4 czerwiec 2022, 14:30, Wałbrzych, Dziura, siedziba Tasmanów
Specnaz zebrał butelki, lecz co z tego, czym je napełnić? Benzyna czy ropa była deficytowa, odkąd Arabusów wraz z całym Bliskim Wschodem wysłano pod postacią radioaktywnego pyłu w Kosmos. Złoża na Morzu Północnym dawno się wyczerpały, pozostała wstrząsana niepokojami Rosja, rozpieprzona Nigeria i dawna Wenezuela, czyli ksenofobiczna Federacja Centavo. CHOOH2? Nowe paliwo było niczym innym jak alkoholem, paliło się szybko i nie nadawało się na koktajle Mołotowa.

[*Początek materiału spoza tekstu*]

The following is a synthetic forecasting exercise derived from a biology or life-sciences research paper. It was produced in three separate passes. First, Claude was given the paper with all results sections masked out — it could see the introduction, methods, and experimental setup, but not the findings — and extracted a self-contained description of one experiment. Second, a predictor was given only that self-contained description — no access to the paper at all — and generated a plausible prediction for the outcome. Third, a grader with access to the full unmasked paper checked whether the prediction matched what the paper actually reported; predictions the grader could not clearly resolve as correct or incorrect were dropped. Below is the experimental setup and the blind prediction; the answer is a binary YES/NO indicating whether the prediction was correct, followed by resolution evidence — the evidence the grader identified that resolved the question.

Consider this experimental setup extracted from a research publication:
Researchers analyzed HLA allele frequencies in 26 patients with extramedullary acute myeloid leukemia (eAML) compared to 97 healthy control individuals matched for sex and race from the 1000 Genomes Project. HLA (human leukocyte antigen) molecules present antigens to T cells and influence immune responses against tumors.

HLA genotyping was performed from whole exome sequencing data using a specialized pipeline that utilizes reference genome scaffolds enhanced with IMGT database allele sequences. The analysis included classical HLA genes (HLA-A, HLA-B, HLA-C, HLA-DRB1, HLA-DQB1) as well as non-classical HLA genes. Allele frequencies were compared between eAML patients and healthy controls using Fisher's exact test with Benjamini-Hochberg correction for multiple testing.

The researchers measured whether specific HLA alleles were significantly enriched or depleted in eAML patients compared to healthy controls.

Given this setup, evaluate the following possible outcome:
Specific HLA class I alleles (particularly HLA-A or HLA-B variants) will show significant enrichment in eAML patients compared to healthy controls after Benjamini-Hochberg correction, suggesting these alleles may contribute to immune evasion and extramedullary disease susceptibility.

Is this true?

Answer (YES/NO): NO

Specnaz przysiadł na murku, spojrzał w kierunku Czerwonego Kościoła. Zza stert gruzu wychylała się dumnie strzelista, niemal nienaruszona wieżyca świątyni księdza Marka. Właśnie zabrzmiał dzwon. Długo i jękliwie.
4 czerwiec 2022, 14:30, Wałbrzych, Dziura, wiadukt Teków
Przez chwilę czekał a potem nerwowo cofnął się od drzwi. Legendy krążyły o systemach zabezpieczeń tych niemieckich sukinsynów. Usłyszał skrzyp zawiasów i w drzwiach stanął Tek, typowy Tek należy dodać. Pikawa nie należał do tchórzy, ale "imidż" Szkopów przekraczał jakiekolwiek pojęcie dobrego smaku: blizny, widoczne wszczepy, niektóre skorodowane, a przynajmniej sprawiające takie wrażenie. Technofetyszyści czy po prostu zwykłe pojeby. Pikawa podszedł bliżej:
- Chcę broni! - powiedział stanowczo.
Tek odpowiedział coś po niemiecku, spoglądając pogardliwie na Tasmana. Jego głos przetwarzało jakieś urządzenie, czyniąc go dziwnie syntetycznym. Piakwa bardzo kiepsko mówił po niemiecku. W zasadzie tylko klął.
- Chcę broń! - wydukał łamanym niemieckim.
- Geld! - Tek uzupełnił słowo jednym z najstarszych gestów, pocierając kciukiem o wskazujący palec.
- Mam
- Broń? Jaka broń? Ile? - pytał dalej po niemiecku Tek.
Tek, typowy, sztuk jeden!
4 czerwiec 2022, 14:30, Wałbrzych, Dziurasiedziba Tasmanów
Strahec namyślał się.
- Pane Tawer! To duze pieniodze. Bardzo duze. Ale teraz ne moge pomoc, moge co najwyzej dwu ludzi dać! My mamy problem. - republikanin znacząco zawiesił głos. - Komandosi Skroupa depczą nam po pietach. Tu w Wałbrzychu. Co do IG Fahrben, to część wiekszej operacji. Uważaj pane Tawer. Kto wie, co to za operacja.